§ Task set
[A] Answer these questions about the regex.split post below, one answer per line and marked the same way:
(i) According to Peer Stritzinger, how is code run in the shell handled?
(ii) What value is assigned to n in the Ruby test?
(iii) Which library does the Ruby test require?
[B] Decide whether each statement agrees with the regex.split post below. Answer yes or no, and quote the deciding words from the post:
(i) Code run in the shell is faster than compiled code.
(ii) Alexander Petrovsky's message is dated 2013-12-22.
(iii) Peer Stritzinger posted the reply on a Sunday.

[erlang-questions] any way to speed up regex.split?

Peer Stritzinger peerst@REDACTED
Sun Dec 22 15:07:44 CET 2013


It looks like you run these benchmarks in the shell.

Code run in the shell is interpreted in Erlang and much slower than 
compiled code.

Besides looping with a comprehension and building a large list might 
also more overhead than necessary.

On 2013-12-22 12:29:43 +0000, Alexander Petrovsky said:

> Hi!
> 
> I perform the same test on my machine:
> 
> For Ruby:
> 
> # irb
> 
> require 'benchmark'
> 
> n = 50000
> 
> text = "Lorem ipsum dolor sit amet, consectetur adipisicing elit, sed 
> do eiusmod tempor incididunt ut labore et dolore magna aliqua. Ut enim 
> ad minim veniam, quis nostrud exercitation ullamco laboris nisi ut 
> aliquip ex ea commodo consequat. Duis aute irure dolor in reprehenderit 
> in voluptate velit esse cillum dolore eu fugiat nulla pariatur. 
> Excepteur sint occaecat cupidatat non proident, sunt in culpa qui 
> officia deserunt mollit anim id est laborum."

§ Recorded data
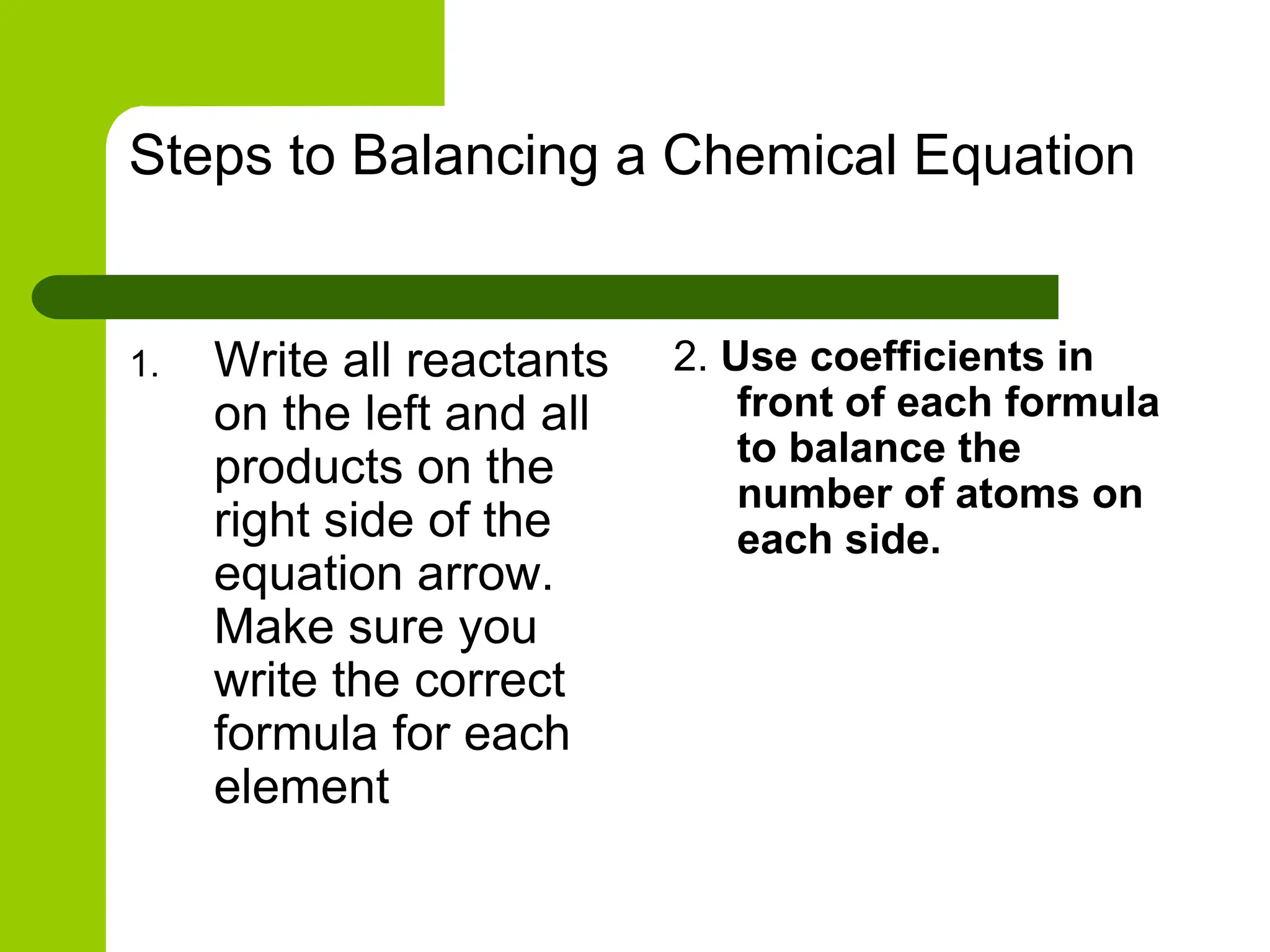 Steps to Balancing a Chemical Equation

1. Write all reactants on the left and all products on the right side of the equation arrow. Make sure you write the correct formula for each element

2. Use coefficients in front of each formula to balance the number of atoms on each side.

§ Answer section
[A]
(i) It is interpreted in Erlang and is much slower than compiled code.
(ii) 50000
(iii) benchmark

[B]
(i) No: "Code run in the shell is interpreted in Erlang and much slower than compiled code."
(ii) Yes: "On 2013-12-22 12:29:43 +0000, Alexander Petrovsky said:"
(iii) Yes: "Sun Dec 22 15:07:44 CET 2013"